LISTED RECORDS:
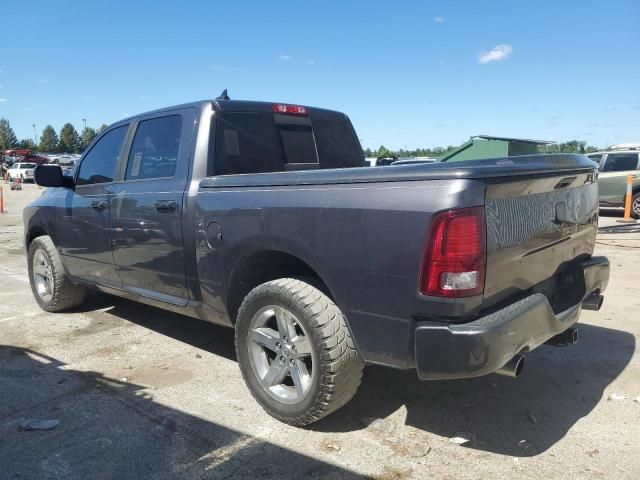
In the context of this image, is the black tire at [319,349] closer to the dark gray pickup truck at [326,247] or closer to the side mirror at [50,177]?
the dark gray pickup truck at [326,247]

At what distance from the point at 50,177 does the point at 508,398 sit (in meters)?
4.24

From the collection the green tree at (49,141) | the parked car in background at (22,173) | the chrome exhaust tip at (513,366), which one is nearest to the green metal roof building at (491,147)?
the chrome exhaust tip at (513,366)

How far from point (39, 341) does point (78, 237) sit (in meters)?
0.96

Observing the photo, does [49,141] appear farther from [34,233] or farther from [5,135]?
[34,233]

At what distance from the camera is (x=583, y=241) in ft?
11.3

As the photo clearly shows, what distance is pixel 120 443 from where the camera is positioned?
116 inches

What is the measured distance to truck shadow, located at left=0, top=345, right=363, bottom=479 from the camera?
267 cm

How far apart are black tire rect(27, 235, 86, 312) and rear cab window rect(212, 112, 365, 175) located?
2554 millimetres

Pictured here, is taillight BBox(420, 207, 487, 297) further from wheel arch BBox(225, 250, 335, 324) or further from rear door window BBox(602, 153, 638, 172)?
rear door window BBox(602, 153, 638, 172)

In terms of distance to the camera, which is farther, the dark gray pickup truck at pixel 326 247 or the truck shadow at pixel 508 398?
the truck shadow at pixel 508 398

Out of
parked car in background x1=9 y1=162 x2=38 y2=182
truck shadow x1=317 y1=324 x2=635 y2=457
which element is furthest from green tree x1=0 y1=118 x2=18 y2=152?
truck shadow x1=317 y1=324 x2=635 y2=457

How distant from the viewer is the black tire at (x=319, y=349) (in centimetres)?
278

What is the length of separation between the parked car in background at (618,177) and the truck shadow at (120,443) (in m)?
13.4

TASK OBJECTIVE: Can you reproduce all of the material above word for word, with the pictures left out?

SOLUTION BELOW:
In the context of this image, is the black tire at [319,349] closer to the dark gray pickup truck at [326,247] or closer to the side mirror at [50,177]?
the dark gray pickup truck at [326,247]

At what distance from the point at 50,177 does the point at 508,398 sit (in meters)?
4.24

From the collection the green tree at (49,141) | the parked car in background at (22,173) | the chrome exhaust tip at (513,366), which one is nearest to the green metal roof building at (491,147)?
the chrome exhaust tip at (513,366)

How far from point (39, 341) does point (78, 237) sit (in meters)?
0.96

Observing the photo, does [49,141] appear farther from [34,233] or farther from [5,135]?
[34,233]

At what distance from the camera is (x=583, y=241) in ft?
11.3

As the photo clearly shows, what distance is pixel 120 443 from where the camera is positioned?
116 inches

What is the measured distance to truck shadow, located at left=0, top=345, right=363, bottom=479 from the camera?
267 cm

How far apart are black tire rect(27, 235, 86, 312) and rear cab window rect(212, 112, 365, 175) located?
2554 millimetres

Pictured here, is taillight BBox(420, 207, 487, 297) further from wheel arch BBox(225, 250, 335, 324) or further from rear door window BBox(602, 153, 638, 172)?
rear door window BBox(602, 153, 638, 172)

In terms of distance to the camera, which is farther, the dark gray pickup truck at pixel 326 247 or the truck shadow at pixel 508 398?
the truck shadow at pixel 508 398

Out of
parked car in background x1=9 y1=162 x2=38 y2=182
truck shadow x1=317 y1=324 x2=635 y2=457
which element is furthest from green tree x1=0 y1=118 x2=18 y2=152?
truck shadow x1=317 y1=324 x2=635 y2=457

How distant from the viewer is the black tire at (x=319, y=349) (in centimetres)?
278

What is the length of separation between the parked car in background at (618,177) and the truck shadow at (120,443) (in m)?
13.4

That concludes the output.